#### Records for processing
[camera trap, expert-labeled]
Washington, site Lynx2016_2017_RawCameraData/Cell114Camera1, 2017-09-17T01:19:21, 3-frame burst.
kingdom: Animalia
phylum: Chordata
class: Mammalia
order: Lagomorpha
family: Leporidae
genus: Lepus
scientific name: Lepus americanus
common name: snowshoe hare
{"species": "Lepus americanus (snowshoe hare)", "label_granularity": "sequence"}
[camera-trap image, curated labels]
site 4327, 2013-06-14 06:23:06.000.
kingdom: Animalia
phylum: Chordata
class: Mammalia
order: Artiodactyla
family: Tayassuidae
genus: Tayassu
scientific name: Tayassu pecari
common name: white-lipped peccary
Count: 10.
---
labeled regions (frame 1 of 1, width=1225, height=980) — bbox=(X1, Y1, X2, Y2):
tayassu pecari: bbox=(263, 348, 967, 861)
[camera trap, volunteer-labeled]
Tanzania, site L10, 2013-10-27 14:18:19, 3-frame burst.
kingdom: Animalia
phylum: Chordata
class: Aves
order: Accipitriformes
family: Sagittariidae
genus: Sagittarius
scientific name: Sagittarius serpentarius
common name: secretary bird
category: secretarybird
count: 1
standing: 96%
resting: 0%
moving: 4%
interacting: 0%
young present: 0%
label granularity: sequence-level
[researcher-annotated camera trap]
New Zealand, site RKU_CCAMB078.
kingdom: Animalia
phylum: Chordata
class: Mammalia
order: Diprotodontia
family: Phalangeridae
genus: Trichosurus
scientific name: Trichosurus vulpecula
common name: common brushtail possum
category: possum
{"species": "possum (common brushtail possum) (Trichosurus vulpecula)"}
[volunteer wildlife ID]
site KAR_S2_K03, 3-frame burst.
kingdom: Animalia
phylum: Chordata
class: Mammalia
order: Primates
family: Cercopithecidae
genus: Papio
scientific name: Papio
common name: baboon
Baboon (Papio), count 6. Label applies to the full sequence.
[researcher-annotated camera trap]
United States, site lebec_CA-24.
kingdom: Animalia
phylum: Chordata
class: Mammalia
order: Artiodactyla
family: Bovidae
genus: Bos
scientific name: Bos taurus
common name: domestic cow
########
__Exercise directions__
Give back the material in full, word for word.

__Solution__
[camera trap, expert-labeled]
Washington, site Lynx2016_2017_RawCameraData/Cell114Camera1, 2017-09-17T01:19:21, 3-frame burst.
kingdom: Animalia
phylum: Chordata
class: Mammalia
order: Lagomorpha
family: Leporidae
genus: Lepus
scientific name: Lepus americanus
common name: snowshoe hare
{"species": "Lepus americanus (snowshoe hare)", "label_granularity": "sequence"}
[camera-trap image, curated labels]
site 4327, 2013-06-14 06:23:06.000.
kingdom: Animalia
phylum: Chordata
class: Mammalia
order: Artiodactyla
family: Tayassuidae
genus: Tayassu
scientific name: Tayassu pecari
common name: white-lipped peccary
Count: 10.
---
labeled regions (frame 1 of 1, width=1225, height=980) — bbox=(X1, Y1, X2, Y2):
tayassu pecari: bbox=(263, 348, 967, 861)
[camera trap, volunteer-labeled]
Tanzania, site L10, 2013-10-27 14:18:19, 3-frame burst.
kingdom: Animalia
phylum: Chordata
class: Aves
order: Accipitriformes
family: Sagittariidae
genus: Sagittarius
scientific name: Sagittarius serpentarius
common name: secretary bird
category: secretarybird
count: 1
standing: 96%
resting: 0%
moving: 4%
interacting: 0%
young present: 0%
label granularity: sequence-level
[researcher-annotated camera trap]
New Zealand, site RKU_CCAMB078.
kingdom: Animalia
phylum: Chordata
class: Mammalia
order: Diprotodontia
family: Phalangeridae
genus: Trichosurus
scientific name: Trichosurus vulpecula
common name: common brushtail possum
category: possum
{"species": "possum (common brushtail possum) (Trichosurus vulpecula)"}
[volunteer wildlife ID]
site KAR_S2_K03, 3-frame burst.
kingdom: Animalia
phylum: Chordata
class: Mammalia
order: Primates
family: Cercopithecidae
genus: Papio
scientific name: Papio
common name: baboon
Baboon (Papio), count 6. Label applies to the full sequence.
[researcher-annotated camera trap]
United States, site lebec_CA-24.
kingdom: Animalia
phylum: Chordata
class: Mammalia
order: Artiodactyla
family: Bovidae
genus: Bos
scientific name: Bos taurus
common name: domestic cow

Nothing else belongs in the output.